"""
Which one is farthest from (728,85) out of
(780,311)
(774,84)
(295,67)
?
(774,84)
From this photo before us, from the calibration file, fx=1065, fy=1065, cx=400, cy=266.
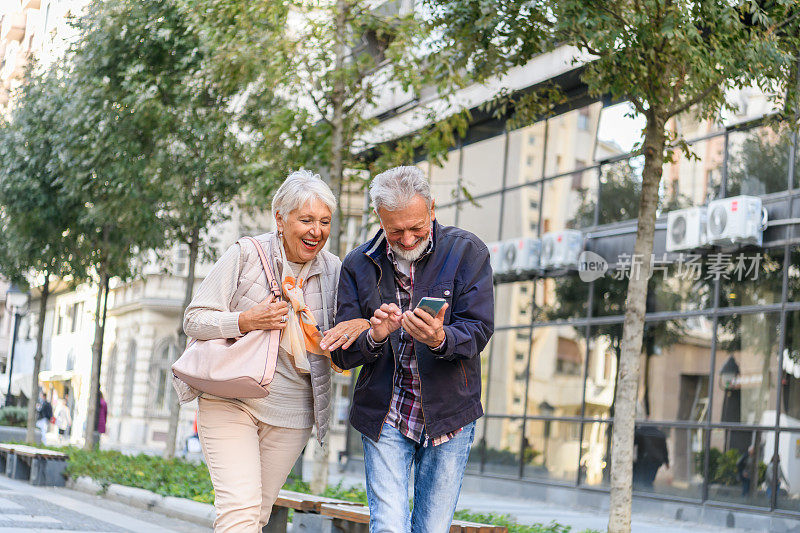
"""
* _Given task_
Please change "calibration file" to "calibration data" throughout the records above and write them out again with every other part as it was. Leave the pictures out.

* _Solution to this exercise_
Which one is farthest from (728,85) out of
(780,311)
(774,84)
(295,67)
?
(774,84)
From this photo before us, from the calibration data, fx=1065, fy=1065, cx=400, cy=266.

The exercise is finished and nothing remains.